-- EXERCISE DESCRIPTION --
Rewrite everything from the line containing "Evaluate point 138,142, point" through the end of the records, changing "Evaluate" to "Compare" and keeping all else the same. Omit the pictures.
[BEGIN INPUT ROWS]
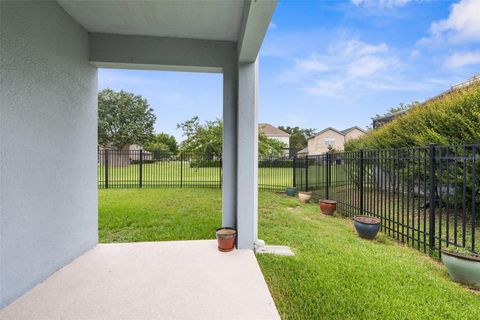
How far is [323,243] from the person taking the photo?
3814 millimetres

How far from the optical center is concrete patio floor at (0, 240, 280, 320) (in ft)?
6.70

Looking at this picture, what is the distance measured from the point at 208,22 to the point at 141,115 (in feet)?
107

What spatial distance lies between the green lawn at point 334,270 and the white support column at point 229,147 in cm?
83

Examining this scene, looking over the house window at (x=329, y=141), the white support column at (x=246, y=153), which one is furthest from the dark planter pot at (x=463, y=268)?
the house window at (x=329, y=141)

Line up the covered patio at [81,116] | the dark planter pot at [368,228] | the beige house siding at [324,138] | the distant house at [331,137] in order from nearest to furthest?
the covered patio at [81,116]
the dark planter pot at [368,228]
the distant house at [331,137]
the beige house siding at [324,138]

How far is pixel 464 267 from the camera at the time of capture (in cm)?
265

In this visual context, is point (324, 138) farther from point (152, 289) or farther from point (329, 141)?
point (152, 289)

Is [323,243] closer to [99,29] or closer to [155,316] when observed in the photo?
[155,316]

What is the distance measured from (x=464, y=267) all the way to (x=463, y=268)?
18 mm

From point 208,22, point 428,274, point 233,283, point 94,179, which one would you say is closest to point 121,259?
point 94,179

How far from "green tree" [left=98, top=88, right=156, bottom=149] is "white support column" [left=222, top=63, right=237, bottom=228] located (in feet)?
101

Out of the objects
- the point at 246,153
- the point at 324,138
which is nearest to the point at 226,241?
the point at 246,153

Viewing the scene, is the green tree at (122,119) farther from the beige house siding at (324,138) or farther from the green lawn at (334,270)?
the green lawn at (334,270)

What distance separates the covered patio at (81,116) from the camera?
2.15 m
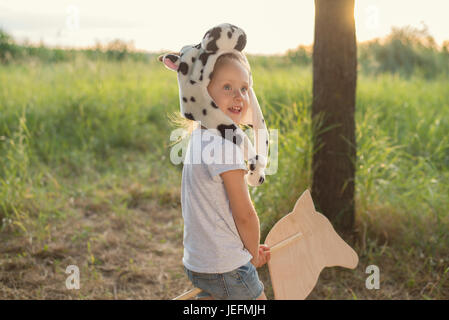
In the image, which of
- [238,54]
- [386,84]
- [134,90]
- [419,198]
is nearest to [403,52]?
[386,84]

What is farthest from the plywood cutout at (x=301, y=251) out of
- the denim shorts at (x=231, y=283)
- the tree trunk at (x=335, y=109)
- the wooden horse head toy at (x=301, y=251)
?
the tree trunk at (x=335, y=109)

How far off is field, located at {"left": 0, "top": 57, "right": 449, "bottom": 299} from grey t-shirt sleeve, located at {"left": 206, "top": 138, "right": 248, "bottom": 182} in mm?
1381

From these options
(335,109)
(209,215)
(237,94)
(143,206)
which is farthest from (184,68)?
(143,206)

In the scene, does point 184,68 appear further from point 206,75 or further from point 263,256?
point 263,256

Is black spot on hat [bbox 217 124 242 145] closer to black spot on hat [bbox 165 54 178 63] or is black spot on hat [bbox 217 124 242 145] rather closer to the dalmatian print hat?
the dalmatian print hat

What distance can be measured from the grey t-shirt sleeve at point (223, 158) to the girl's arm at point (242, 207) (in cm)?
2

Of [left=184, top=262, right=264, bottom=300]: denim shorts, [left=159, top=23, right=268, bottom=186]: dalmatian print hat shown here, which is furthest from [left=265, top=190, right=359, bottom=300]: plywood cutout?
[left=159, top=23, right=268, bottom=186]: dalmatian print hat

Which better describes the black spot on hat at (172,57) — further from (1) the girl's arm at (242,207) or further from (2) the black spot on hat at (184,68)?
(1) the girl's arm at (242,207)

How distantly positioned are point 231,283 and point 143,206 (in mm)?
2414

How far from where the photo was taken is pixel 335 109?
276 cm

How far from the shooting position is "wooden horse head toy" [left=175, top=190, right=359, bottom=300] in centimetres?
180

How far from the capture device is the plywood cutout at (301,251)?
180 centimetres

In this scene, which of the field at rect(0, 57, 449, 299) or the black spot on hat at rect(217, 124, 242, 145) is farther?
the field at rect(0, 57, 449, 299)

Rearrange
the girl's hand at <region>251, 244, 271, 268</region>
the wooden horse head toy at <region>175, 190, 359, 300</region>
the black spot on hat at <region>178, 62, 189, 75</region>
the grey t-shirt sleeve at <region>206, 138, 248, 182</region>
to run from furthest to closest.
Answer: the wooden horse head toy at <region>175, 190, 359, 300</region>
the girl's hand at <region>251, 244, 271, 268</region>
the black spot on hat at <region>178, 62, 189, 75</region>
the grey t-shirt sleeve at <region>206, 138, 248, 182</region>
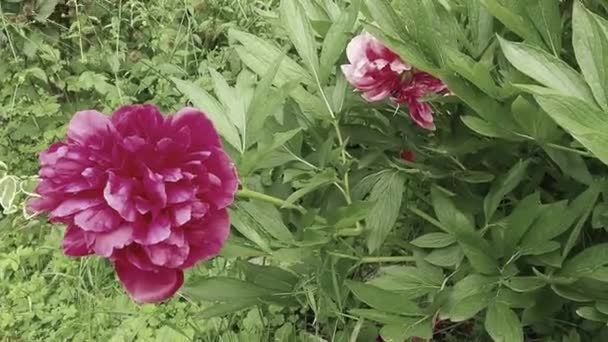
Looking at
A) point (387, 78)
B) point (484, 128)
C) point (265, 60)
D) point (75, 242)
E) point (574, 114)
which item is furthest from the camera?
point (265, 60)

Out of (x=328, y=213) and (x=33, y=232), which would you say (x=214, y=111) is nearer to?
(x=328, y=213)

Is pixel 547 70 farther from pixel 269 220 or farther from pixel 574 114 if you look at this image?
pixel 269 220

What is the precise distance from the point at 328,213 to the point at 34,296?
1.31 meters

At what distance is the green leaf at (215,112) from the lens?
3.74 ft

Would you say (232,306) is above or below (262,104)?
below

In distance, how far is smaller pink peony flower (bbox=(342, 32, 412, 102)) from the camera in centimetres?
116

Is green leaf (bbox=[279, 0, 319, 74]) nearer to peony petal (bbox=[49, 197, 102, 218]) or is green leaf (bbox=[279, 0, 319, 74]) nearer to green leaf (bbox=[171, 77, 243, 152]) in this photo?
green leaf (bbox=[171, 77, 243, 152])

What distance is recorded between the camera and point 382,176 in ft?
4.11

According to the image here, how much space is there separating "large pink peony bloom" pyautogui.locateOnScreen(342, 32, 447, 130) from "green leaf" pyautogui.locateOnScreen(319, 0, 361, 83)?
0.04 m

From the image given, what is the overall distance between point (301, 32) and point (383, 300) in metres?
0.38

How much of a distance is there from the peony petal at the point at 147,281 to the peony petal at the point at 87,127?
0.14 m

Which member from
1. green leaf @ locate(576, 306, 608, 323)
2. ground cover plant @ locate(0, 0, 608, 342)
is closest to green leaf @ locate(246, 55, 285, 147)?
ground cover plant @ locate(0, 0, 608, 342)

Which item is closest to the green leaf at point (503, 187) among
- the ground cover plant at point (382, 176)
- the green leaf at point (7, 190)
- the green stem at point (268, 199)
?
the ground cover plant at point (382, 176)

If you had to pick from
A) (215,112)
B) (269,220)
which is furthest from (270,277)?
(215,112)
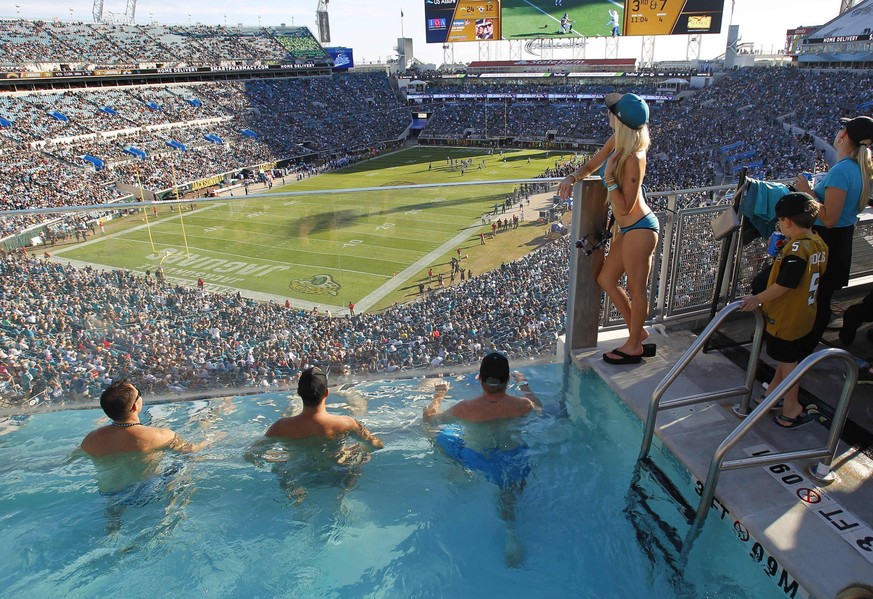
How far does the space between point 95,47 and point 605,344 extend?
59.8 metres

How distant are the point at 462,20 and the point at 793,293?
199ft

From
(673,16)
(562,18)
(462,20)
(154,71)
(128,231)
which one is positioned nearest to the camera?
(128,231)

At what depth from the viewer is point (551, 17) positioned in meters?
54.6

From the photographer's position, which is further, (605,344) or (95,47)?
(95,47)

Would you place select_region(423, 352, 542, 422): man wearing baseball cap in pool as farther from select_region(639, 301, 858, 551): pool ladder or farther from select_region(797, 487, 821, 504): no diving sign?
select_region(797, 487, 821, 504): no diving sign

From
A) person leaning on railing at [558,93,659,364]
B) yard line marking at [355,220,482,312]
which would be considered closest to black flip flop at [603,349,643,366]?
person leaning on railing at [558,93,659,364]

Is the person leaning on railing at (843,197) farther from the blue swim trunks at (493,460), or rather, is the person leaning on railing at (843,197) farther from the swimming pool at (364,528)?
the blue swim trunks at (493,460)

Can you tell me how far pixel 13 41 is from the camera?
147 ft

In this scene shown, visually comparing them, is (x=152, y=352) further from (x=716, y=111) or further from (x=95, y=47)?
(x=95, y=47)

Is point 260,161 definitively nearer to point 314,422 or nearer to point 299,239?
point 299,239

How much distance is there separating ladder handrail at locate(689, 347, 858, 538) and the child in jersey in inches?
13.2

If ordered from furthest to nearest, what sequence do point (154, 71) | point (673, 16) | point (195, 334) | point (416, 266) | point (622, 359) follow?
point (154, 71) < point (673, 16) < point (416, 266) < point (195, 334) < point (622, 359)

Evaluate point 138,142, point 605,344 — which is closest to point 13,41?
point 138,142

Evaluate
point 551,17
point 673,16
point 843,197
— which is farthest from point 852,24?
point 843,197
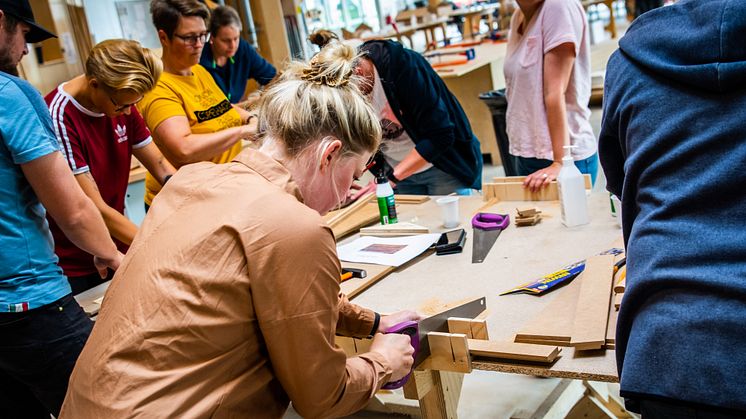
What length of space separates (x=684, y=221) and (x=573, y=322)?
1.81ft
[END INPUT ROWS]
-- RIGHT ANSWER --
Compare point 138,142, point 605,344 — which is closest to point 13,41?
point 138,142

Compare
point 551,17
point 673,16
point 843,197
— which is farthest from point 852,24?
point 843,197
What length of space separates (x=684, y=221) and (x=573, y=322)?
1.81ft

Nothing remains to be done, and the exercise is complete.